Even as he delineates this hell, Mr. Milton pays homage to the righteous men and women who risked their lives to help save others’. Several American citizens — mostly ministers and missionaries — tried to use their diplomatic status to shield refugees. The American International College took in 1,500 Greeks and Armenians, while thousands more camped out at the American consulate. But it was finally a single individual who did the most to stop the catastrophe. Asa Jennings, a Methodist pastor from New York who worked for the Smyrna YMCA, used a combination of moral suasion and sheer trickery to convince the Greek government to send a fleet to Smyrna under American protection. On September 23, two weeks after the massacre began, the rescue ships arrived, and within a week, some 300,000 people had been evacuated to Greece.

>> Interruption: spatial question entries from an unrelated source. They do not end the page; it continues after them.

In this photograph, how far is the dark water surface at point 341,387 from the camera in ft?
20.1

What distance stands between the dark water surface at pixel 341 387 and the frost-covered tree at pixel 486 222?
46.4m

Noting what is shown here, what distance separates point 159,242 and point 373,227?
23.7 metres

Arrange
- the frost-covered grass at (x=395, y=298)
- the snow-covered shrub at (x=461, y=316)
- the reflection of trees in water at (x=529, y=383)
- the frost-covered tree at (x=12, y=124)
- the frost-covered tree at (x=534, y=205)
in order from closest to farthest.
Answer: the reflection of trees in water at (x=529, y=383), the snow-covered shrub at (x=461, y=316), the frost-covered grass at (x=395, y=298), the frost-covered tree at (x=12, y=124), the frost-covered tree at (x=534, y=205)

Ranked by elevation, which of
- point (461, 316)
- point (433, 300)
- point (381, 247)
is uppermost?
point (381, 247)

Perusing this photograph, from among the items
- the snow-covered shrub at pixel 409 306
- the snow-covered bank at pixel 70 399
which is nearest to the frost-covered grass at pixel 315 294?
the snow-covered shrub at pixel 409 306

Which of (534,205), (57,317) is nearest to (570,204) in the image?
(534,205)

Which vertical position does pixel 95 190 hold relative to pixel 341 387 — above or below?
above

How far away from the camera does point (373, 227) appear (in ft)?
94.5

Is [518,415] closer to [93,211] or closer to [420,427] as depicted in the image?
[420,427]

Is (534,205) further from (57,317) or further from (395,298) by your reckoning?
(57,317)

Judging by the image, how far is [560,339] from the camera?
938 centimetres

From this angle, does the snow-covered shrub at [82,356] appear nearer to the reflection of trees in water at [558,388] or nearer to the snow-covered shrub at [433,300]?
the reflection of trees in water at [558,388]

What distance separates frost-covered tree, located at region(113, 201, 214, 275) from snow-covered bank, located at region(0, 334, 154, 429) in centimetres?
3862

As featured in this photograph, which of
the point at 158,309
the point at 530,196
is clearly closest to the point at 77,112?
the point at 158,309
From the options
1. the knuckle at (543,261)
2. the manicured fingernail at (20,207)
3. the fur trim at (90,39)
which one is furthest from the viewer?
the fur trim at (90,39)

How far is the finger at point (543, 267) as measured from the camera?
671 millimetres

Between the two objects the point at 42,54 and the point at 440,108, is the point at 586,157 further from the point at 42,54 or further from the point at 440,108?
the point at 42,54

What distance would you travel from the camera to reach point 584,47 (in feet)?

The death toll in the fall of Smyrna remains disputed, Mr. Milton writes, but “approximately 100,000 people were killed and another 160,000 deported into the interior,” most of whom perished on the way. In the face of a tragedy of such dimensions, it is hard to feel too sorry for the Levantine aristocrats. As Mr. Milton writes, “they had not been raped or killed — that had been the fate of their servants.” Most of them managed to escape Smyrna with their lives, though they lost their possessions.

Above all, what they lost was the city itself — the luxurious, cosmopolitan society that could not survive an age of uncompromising nationalism. After a century of ethnic cleansing, Smyrna deserves to be remembered as, if not a paradise lost, at least a martyr to the human capacity for hatred. As George Horton wrote on leaving the burning city, “one of the keenest impressions which I brought with me from Smyrna was a feeling of shame that I belonged to the human race.”